- **Work order**
Exact copies of the lines below, from the one with "I Love My Army" up to and including the one with "Commandant en chef - tome 1", are what this calls for; leave out pictures.

- **Data supplied**

========================

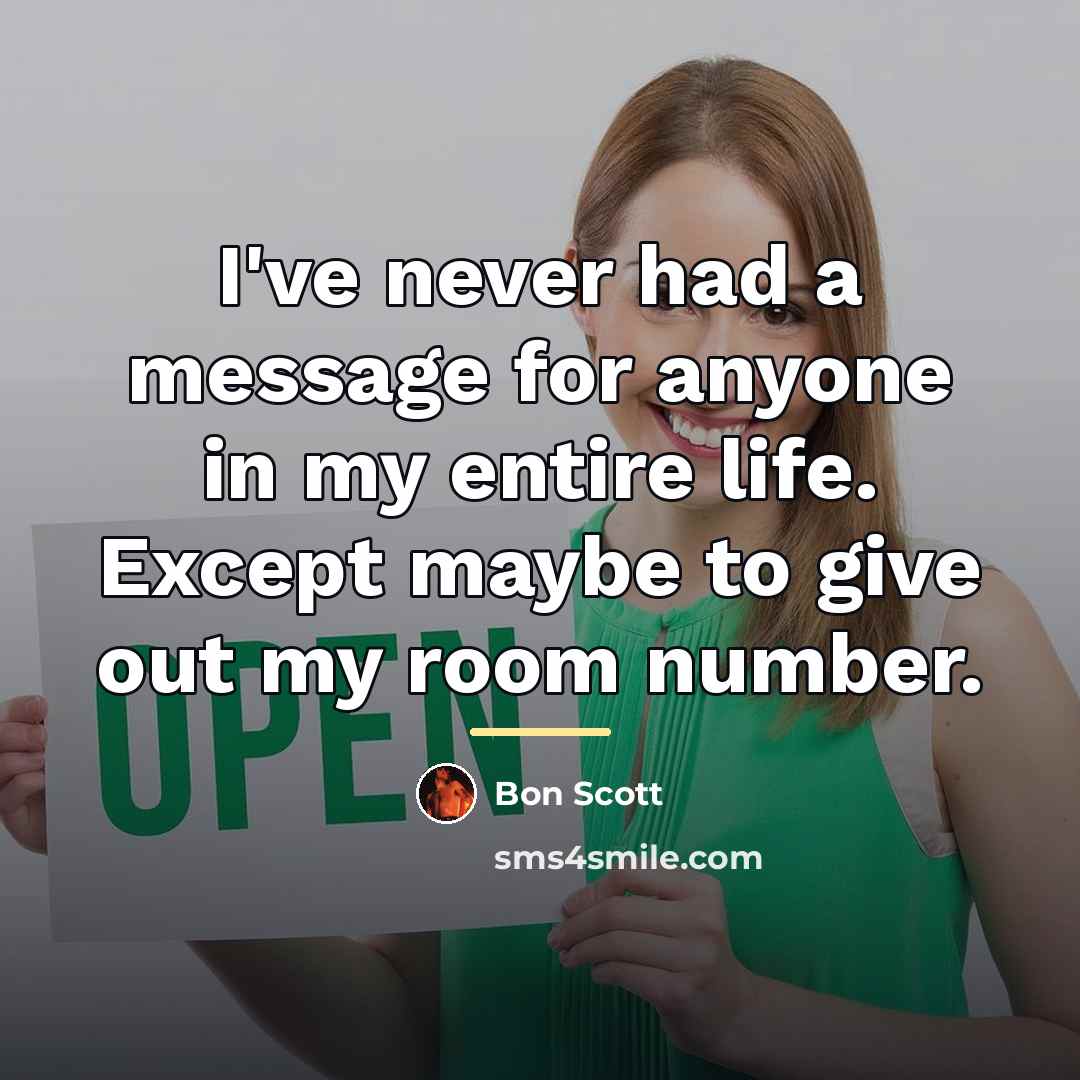 “I've never had a message for anyone in my entire…” quote by Bon Scott
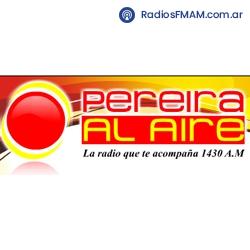 Radio: PEREIRA AL AIRE - AM 1430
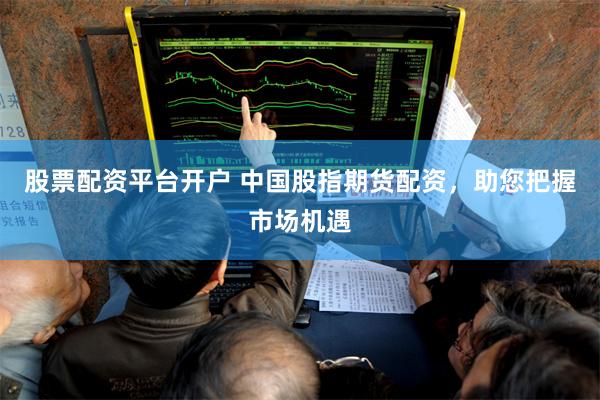 股票配资平台开户 中国股指期货配资，助您把握市场机遇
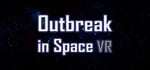Outbreak in Space VR - Free steam charts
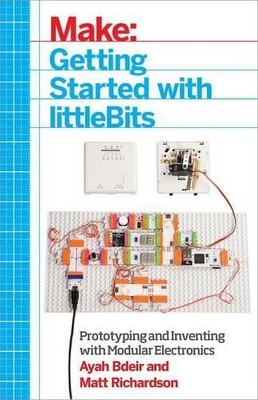 Ayah Bdeir Matt Richardson Getting Started with littleBits (Paperback)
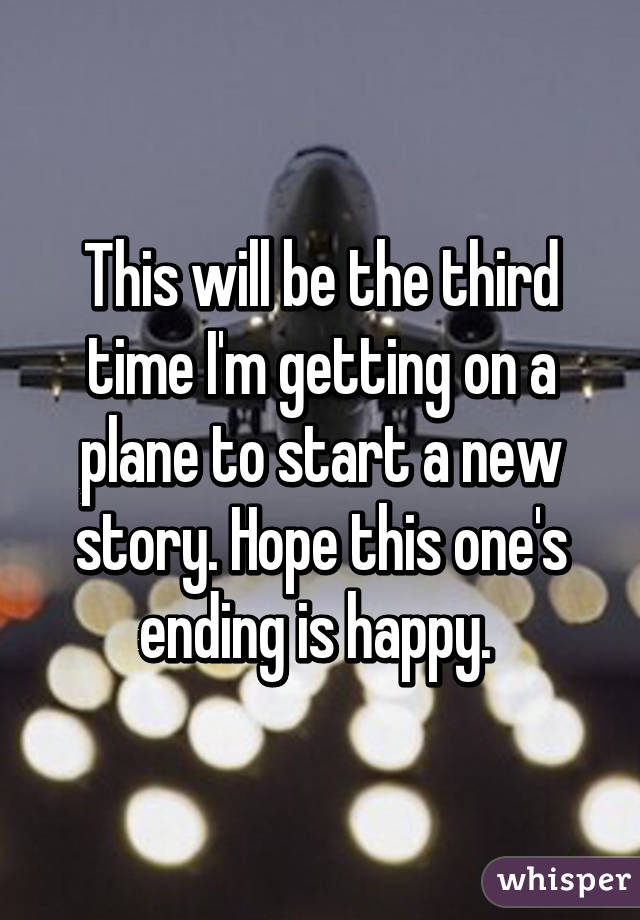 This will be the third time I'm getting on a plane to start a new story. Hope this one's ending is happy. 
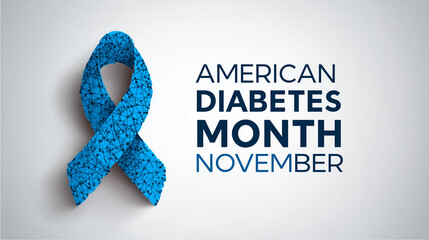 Silhouette of blue ribbon with text " AMERICAN DIABETES MONTH NOVEMBER". White background,  awareness month. Advertisement poster, banner for diabetes awareness.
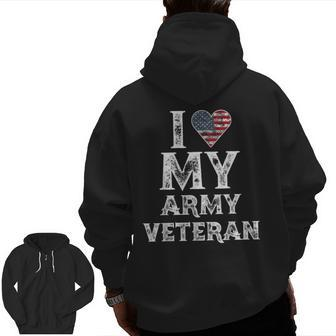 I Love My Army Veteran Vintage Zip Up Hoodie Back Print | Mazezy
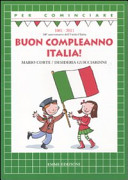 Couverture Buon compleanno Italia! : [1861-2011: 150. anniversario dell'Unita d'Italia]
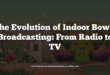 The Evolution of Indoor Bowls Broadcasting: From Radio to TV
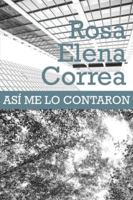 Así Me Lo Contaron: Rosa Elena Correa B0FLKH23XT Book Cover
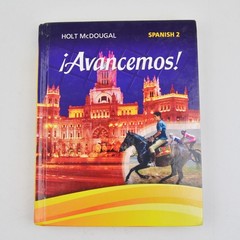 Avancemos! Spanish 2 Student Textbook by Holt McDougal – 2013 Hardcover (D)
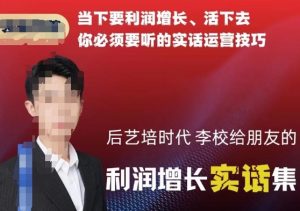 后艺培时代李校给朋友的利润增长实话集，当下要利润增长、活下去你必须要听的实话运营技巧-项目资源库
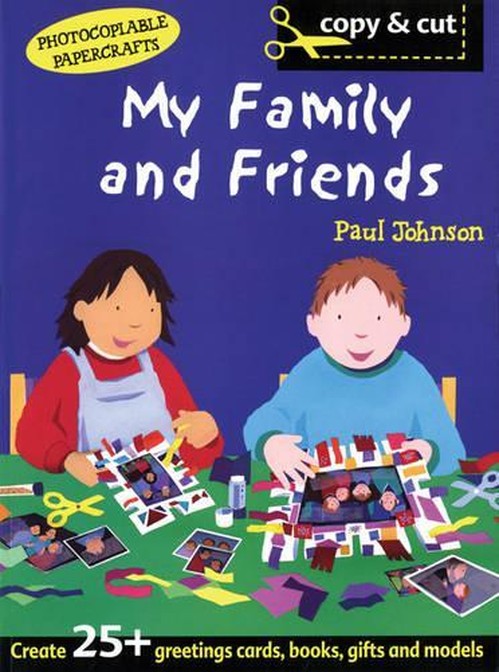 My Family and Friends
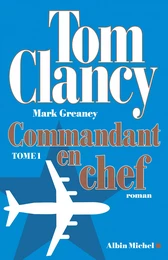 Commandant en chef - tome 1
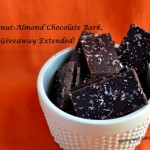 Coconut Almond Chocolate Bark And Extending The Giveaway Deadline!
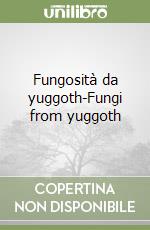 Fungosità da yuggoth-Fungi from yuggoth libro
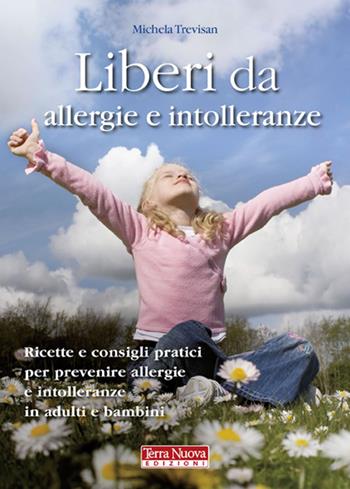 Liberi da allergie e intolleranze. Ricette e consigli per prevenire allergie e intolleranze in adulti e bambini - Michela Trevisan - Libro Terra Nuova Edizioni 2009 | Libraccio.it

========================

- **The completed task**
 I Love My Army Veteran Vintage Zip Up Hoodie Back Print | Mazezy
 Couverture Buon compleanno Italia! : [1861-2011: 150. anniversario dell'Unita d'Italia]
 The Evolution of Indoor Bowls Broadcasting: From Radio to TV
 Así Me Lo Contaron: Rosa Elena Correa B0FLKH23XT Book Cover
 Avancemos! Spanish 2 Student Textbook by Holt McDougal – 2013 Hardcover (D)
 后艺培时代李校给朋友的利润增长实话集，当下要利润增长、活下去你必须要听的实话运营技巧-项目资源库
 My Family and Friends
 Commandant en chef - tome 1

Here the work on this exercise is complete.